Ben Swain

Personal information
- Born: 31 March 1986 (age 40) Welwyn Garden City, Great Britain

Sport
- Sport: Diving

= Ben Swain =

British diver

Benjamin William Oliver Swain (born 31 March 1986) is a British synchronized diver. During the Beijing 2008 Summer Olympics, Swain took part in the Men's 3m Springboard Synchronized event with Nicholas Robinson-Baker. Swain and Robinson-Baker were placed seventh at 2008 Summer Olympics in the synchronised 3m springboard event. He won gold in 2009 in the 3m synchro with Robinson-Baker in the World Series leg in Mexico. He suffered an injury to his anterior cruciate ligament in December 2009 and had an ACL reconstruction in February 2010, ending his season, after which Robinson-Baker partnered with Chris Mears that year. Swain returned to diving in 2011 but did not make the Olympic team in 2012.

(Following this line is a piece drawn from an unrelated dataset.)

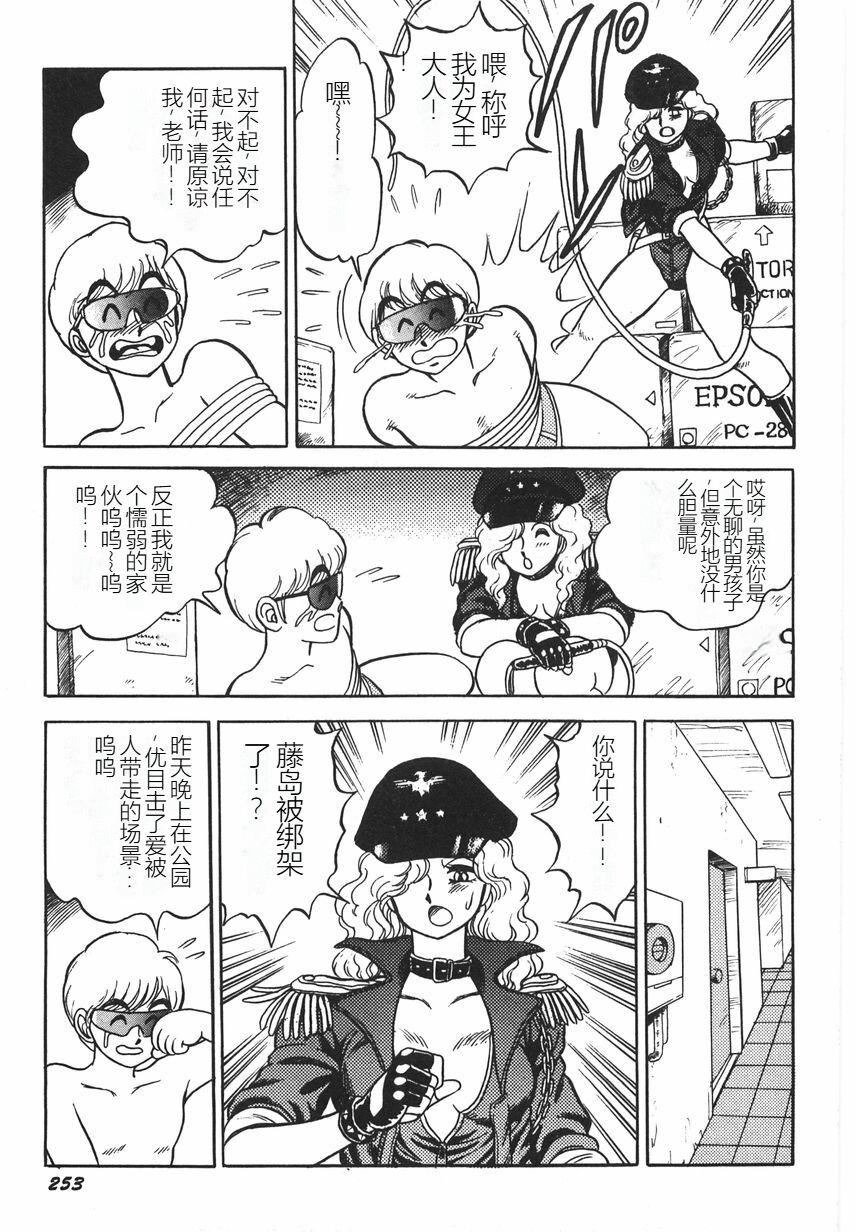 第258页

Ben Swain retired in 2012 and became a sport and remedial massage therapist until 2015. Ben married in 2013 in Scotland and in 2015, changed career, successfully training to become an emergency medical technician, working for the NHS ambulance service until moving to Australia in November 2017.

Swain has a Diploma Sport and Exercise Science from Manchester Metropolitan University and a degree in Paramedic Science from Flinders University (Adelaide).